Former President of India Dr. A.P.J. Abdul Kalam quoted this poem – The Student’s Prayer , while expressing his views on the need for creativity in our classrooms. I had the good fortune of listening to his views on the same issue at one of the Leadership Forum’s organized by TFI last year.
He came across this poem while reading the book Spiritual Intelligence, The Ultimate Intelligence by Danah Zohar and Ian Marshall. “The young son of a Chilean biologist, Umberto Maturana, became unhappy at school because he felt his teachers were making it impossible for him to learn. They wanted to teach him what they knew, rather than drawing out what he needed to learn. As a result Maturana wrote “The Student’s Prayer”, of which this translation is an abridged version. It perfectly expresses the spiritually intelligent individual’s response to the conforming pressures of parents, teachers, bosses or the crowd.
The Student’s Prayer
Don’t impose on me what you know,
I want to explore the unknown
And be the source of my own discoveries.
Let the known be my liberation, not my slavery.

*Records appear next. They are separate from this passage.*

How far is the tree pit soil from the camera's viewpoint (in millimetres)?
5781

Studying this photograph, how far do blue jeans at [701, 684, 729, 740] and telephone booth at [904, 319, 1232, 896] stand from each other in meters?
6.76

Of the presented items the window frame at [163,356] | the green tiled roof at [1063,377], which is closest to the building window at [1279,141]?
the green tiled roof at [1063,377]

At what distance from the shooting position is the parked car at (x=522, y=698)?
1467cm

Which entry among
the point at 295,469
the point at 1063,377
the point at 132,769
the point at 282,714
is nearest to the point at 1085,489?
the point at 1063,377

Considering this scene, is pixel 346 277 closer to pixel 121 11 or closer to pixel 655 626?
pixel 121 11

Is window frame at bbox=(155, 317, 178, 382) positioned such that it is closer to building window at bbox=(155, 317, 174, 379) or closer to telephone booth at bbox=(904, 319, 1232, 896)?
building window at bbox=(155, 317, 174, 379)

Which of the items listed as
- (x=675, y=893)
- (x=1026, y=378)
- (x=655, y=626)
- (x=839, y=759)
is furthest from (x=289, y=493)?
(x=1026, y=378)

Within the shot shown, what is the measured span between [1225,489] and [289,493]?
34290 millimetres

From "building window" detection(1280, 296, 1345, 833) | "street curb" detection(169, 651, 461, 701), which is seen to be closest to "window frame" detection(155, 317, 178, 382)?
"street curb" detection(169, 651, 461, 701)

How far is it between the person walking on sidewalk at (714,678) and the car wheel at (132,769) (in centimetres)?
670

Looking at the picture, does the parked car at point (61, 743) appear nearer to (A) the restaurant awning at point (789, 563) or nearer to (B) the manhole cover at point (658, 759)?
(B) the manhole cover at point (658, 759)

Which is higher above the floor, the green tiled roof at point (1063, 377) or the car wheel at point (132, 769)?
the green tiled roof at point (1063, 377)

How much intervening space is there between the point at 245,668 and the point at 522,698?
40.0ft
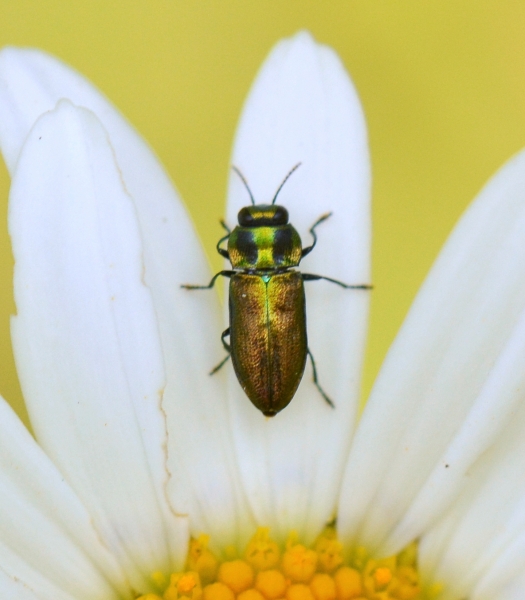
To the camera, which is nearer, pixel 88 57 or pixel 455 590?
pixel 455 590

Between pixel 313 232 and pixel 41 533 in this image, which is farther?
pixel 313 232

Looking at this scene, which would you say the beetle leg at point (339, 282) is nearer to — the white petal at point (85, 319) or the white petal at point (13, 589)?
the white petal at point (85, 319)

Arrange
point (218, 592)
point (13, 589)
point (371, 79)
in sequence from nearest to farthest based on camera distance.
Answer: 1. point (13, 589)
2. point (218, 592)
3. point (371, 79)

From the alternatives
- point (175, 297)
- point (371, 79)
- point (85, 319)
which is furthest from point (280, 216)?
point (371, 79)

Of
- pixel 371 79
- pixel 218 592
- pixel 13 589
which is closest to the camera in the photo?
pixel 13 589

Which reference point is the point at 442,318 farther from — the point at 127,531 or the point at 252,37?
the point at 252,37

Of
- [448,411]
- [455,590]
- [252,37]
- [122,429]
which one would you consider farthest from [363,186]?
[252,37]

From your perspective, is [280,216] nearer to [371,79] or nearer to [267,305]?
[267,305]
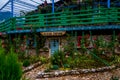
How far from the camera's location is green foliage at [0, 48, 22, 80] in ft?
18.9

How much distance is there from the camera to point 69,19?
2181cm

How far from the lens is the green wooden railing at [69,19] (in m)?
20.4

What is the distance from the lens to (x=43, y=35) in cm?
Result: 2208

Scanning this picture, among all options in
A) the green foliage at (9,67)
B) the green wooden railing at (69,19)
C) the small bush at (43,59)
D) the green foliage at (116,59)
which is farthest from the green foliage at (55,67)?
the green foliage at (9,67)

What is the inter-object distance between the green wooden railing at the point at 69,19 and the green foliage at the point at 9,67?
1485 cm

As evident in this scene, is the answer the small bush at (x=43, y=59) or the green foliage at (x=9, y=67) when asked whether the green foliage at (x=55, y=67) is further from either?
the green foliage at (x=9, y=67)

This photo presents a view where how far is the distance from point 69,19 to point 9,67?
16193mm

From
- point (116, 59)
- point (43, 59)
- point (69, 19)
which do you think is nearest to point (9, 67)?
point (116, 59)

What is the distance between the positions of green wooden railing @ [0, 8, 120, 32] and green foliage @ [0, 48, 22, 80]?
48.7 ft

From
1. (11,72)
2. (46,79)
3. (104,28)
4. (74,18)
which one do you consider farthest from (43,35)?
(11,72)

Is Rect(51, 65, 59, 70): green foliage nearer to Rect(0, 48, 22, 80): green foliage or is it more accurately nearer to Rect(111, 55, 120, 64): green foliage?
Rect(111, 55, 120, 64): green foliage

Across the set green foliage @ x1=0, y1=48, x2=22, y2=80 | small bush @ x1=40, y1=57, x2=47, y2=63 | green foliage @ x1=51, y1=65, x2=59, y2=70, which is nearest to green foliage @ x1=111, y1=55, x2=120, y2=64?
green foliage @ x1=51, y1=65, x2=59, y2=70

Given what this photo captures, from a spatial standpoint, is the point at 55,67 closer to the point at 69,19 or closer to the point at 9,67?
the point at 69,19

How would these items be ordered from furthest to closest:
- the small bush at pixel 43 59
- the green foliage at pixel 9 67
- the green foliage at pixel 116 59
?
1. the small bush at pixel 43 59
2. the green foliage at pixel 116 59
3. the green foliage at pixel 9 67
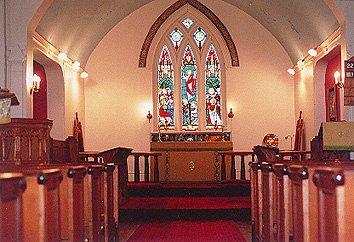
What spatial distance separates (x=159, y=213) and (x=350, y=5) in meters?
4.50

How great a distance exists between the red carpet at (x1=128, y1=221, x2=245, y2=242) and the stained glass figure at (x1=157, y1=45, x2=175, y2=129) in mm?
6707

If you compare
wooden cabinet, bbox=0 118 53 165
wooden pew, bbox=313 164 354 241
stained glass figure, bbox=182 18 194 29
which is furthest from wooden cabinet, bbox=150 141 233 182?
wooden pew, bbox=313 164 354 241

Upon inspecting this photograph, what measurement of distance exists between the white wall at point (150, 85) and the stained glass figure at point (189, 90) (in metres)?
0.89

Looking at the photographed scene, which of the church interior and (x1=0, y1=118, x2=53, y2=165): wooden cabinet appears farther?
the church interior

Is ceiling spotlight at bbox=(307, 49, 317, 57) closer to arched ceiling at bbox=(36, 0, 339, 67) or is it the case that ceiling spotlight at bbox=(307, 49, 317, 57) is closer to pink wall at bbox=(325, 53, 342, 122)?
arched ceiling at bbox=(36, 0, 339, 67)

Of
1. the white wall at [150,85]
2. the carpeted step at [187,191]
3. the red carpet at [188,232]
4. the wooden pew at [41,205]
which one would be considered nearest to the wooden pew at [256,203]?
the red carpet at [188,232]

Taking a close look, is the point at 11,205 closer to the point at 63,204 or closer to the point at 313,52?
the point at 63,204

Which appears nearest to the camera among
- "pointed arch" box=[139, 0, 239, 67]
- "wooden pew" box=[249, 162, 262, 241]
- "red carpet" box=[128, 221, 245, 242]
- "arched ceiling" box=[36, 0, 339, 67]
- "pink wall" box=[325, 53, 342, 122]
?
"wooden pew" box=[249, 162, 262, 241]

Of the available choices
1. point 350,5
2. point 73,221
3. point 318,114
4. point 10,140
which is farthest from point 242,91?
point 73,221

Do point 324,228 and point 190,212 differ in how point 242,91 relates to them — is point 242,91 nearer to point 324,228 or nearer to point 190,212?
point 190,212

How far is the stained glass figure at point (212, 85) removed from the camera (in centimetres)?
1653

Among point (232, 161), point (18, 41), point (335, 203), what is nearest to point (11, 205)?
point (335, 203)

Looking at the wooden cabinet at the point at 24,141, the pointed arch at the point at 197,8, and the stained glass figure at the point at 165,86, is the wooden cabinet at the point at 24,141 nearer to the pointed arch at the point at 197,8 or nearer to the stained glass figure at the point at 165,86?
the pointed arch at the point at 197,8

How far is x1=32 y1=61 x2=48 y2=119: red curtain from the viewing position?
559 inches
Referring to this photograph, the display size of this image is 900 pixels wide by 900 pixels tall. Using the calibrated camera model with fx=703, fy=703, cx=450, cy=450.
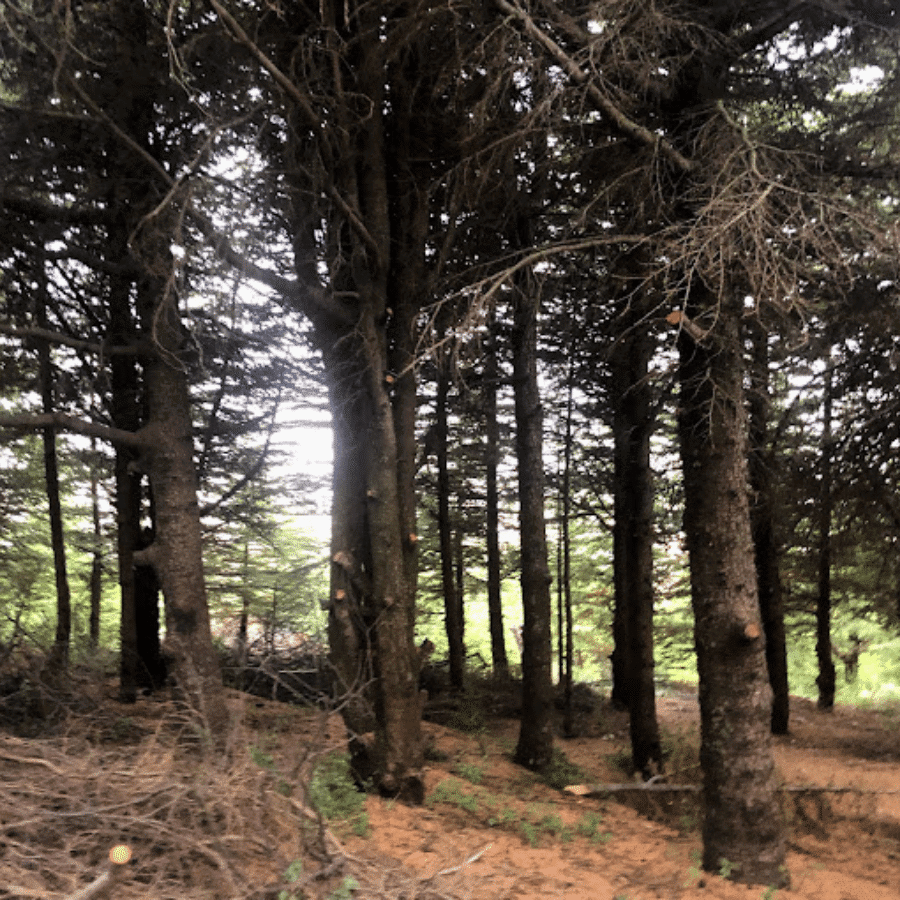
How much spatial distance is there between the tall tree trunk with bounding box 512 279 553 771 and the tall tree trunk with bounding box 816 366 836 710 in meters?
3.77

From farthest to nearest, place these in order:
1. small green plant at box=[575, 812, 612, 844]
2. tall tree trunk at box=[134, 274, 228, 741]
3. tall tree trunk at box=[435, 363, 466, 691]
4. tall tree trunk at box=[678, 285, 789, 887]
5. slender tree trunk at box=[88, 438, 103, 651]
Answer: tall tree trunk at box=[435, 363, 466, 691], slender tree trunk at box=[88, 438, 103, 651], tall tree trunk at box=[134, 274, 228, 741], small green plant at box=[575, 812, 612, 844], tall tree trunk at box=[678, 285, 789, 887]

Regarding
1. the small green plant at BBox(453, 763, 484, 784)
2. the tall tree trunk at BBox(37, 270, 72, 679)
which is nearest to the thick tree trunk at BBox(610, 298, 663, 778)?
the small green plant at BBox(453, 763, 484, 784)

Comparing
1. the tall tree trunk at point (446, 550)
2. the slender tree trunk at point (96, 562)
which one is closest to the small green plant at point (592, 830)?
the tall tree trunk at point (446, 550)

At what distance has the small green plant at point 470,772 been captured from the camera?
27.7ft

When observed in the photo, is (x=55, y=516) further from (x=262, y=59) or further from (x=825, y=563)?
(x=825, y=563)

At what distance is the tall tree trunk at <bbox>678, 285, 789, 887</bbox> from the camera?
592 centimetres

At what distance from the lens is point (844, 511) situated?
9555 mm

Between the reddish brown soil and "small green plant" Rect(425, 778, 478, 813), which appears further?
"small green plant" Rect(425, 778, 478, 813)

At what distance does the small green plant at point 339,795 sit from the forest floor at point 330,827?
0.05m

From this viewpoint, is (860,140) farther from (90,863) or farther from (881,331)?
(90,863)

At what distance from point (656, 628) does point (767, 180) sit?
16071 mm

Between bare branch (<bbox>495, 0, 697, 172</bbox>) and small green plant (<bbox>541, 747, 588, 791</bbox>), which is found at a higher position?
bare branch (<bbox>495, 0, 697, 172</bbox>)

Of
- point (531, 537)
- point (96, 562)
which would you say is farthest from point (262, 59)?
point (96, 562)

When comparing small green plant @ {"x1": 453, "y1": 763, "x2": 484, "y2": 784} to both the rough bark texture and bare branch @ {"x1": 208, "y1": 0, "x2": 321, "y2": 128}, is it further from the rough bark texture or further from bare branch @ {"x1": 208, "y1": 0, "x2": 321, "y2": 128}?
bare branch @ {"x1": 208, "y1": 0, "x2": 321, "y2": 128}
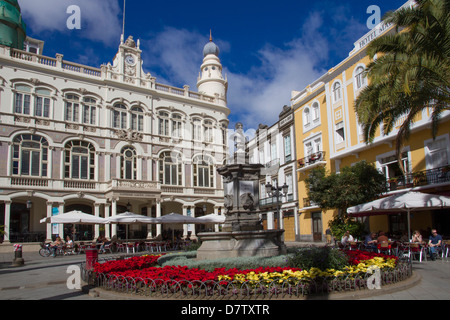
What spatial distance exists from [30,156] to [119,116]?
26.3 feet

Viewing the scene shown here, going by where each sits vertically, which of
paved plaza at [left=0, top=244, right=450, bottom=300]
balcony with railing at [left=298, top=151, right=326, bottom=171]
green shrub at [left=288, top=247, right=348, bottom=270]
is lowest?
paved plaza at [left=0, top=244, right=450, bottom=300]

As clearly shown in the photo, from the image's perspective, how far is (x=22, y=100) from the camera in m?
28.3

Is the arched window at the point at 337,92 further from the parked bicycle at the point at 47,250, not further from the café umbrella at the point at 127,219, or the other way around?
the parked bicycle at the point at 47,250

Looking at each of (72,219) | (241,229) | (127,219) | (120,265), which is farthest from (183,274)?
(72,219)

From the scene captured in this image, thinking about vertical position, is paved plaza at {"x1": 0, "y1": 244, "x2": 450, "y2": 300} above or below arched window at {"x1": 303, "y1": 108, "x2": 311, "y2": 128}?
below

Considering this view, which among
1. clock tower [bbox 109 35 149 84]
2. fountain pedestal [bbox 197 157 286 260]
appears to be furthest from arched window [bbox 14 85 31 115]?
fountain pedestal [bbox 197 157 286 260]

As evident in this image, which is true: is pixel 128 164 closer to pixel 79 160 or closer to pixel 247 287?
pixel 79 160

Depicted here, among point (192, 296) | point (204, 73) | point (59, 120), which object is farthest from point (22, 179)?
point (192, 296)

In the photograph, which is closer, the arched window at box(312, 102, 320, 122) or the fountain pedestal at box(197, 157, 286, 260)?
the fountain pedestal at box(197, 157, 286, 260)

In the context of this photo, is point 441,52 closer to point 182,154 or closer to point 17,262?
point 17,262

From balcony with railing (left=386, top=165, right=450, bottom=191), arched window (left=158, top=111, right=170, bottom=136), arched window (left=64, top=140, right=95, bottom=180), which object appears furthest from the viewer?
arched window (left=158, top=111, right=170, bottom=136)

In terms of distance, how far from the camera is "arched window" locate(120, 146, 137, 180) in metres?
32.3

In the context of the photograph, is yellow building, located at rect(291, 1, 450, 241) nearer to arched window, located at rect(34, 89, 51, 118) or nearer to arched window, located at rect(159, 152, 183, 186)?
arched window, located at rect(159, 152, 183, 186)

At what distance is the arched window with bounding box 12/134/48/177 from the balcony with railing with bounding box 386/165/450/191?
977 inches
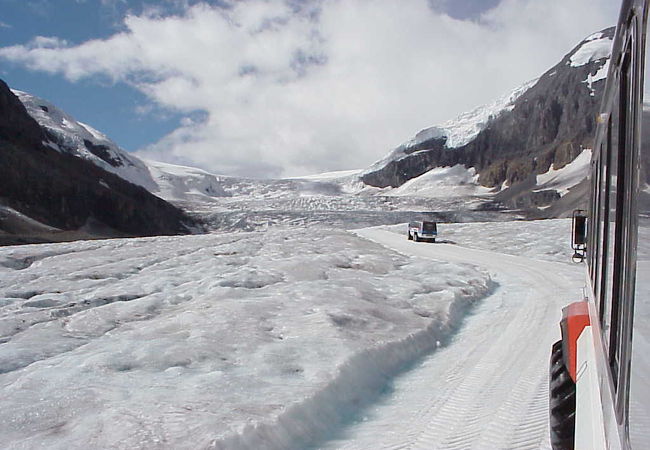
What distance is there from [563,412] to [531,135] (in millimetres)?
162929

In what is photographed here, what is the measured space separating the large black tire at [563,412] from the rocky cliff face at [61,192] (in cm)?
7000

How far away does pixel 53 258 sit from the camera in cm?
2025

The world of your truth can be my limitation;
Your wisdom my negation.
Don’t instruct me; let’s walk together.
Let my richness begin where yours ends.
Show me so that I can stand
On your shoulders.
Reveal yourself so that I can be
You believe that every human being
Can love and create.
I understand, then, your fear
When I ask you to live according to your wisdom.
You will not know who I am
By listening to yourself.
Don’t instruct me; let me be.
Your failure is that I be identical to you.
These few lines in bold, I found them very insightful. As the cohort of 2010 at Teach For India progresses towards the end of the first year of teaching , there is a lot of talk about transformational teaching and what that would look like in our classrooms. This poem in way I guess is a guideline for being a transformational teacher or at least it’s a good place to start thinking about it.